## Record list
☆ ☆ ☆ ☆ ☆ ☆ ☆

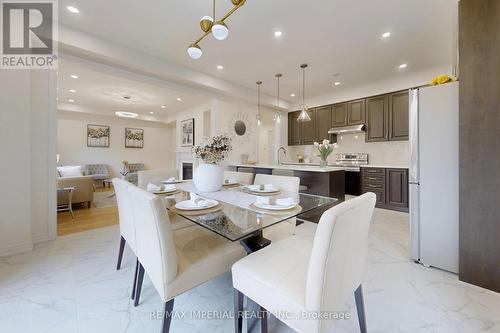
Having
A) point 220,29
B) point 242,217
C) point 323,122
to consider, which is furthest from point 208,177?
point 323,122

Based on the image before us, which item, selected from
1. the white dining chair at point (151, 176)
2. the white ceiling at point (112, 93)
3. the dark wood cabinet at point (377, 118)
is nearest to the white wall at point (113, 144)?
the white ceiling at point (112, 93)

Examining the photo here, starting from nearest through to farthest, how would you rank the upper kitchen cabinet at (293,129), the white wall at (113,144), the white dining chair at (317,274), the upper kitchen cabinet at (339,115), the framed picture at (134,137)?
the white dining chair at (317,274), the upper kitchen cabinet at (339,115), the upper kitchen cabinet at (293,129), the white wall at (113,144), the framed picture at (134,137)

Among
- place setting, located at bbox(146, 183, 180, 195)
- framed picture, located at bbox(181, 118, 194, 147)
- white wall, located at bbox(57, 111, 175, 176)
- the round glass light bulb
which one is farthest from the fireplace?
the round glass light bulb

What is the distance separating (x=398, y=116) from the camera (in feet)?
13.6

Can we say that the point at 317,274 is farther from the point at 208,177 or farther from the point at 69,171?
the point at 69,171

☆ ☆ ☆ ☆ ☆ ☆ ☆

## What the task requires
Will you copy all of the entries above word for word, omitting the pictures?

## Solution to the exercise
Having
A) point 220,29
B) point 242,217
C) point 323,122
to consider, which is furthest from point 208,177?
point 323,122

Based on the image before us, which item, selected from
1. the white dining chair at point (151, 176)
2. the white ceiling at point (112, 93)
3. the dark wood cabinet at point (377, 118)
is nearest to the white wall at point (113, 144)?
the white ceiling at point (112, 93)

Examining the photo here, starting from nearest through to farthest, how would you rank the upper kitchen cabinet at (293,129), the white wall at (113,144), the white dining chair at (317,274), the upper kitchen cabinet at (339,115), the framed picture at (134,137)?
the white dining chair at (317,274), the upper kitchen cabinet at (339,115), the upper kitchen cabinet at (293,129), the white wall at (113,144), the framed picture at (134,137)

Among
- place setting, located at bbox(146, 183, 180, 195)
- framed picture, located at bbox(181, 118, 194, 147)
- white wall, located at bbox(57, 111, 175, 176)
- the round glass light bulb
which one is farthest from the fireplace?
the round glass light bulb

What is the distance separating (x=398, y=116) from the camera (in feet)?
13.6

Can we say that the point at 317,274 is farther from the point at 208,177 or farther from the point at 69,171?
the point at 69,171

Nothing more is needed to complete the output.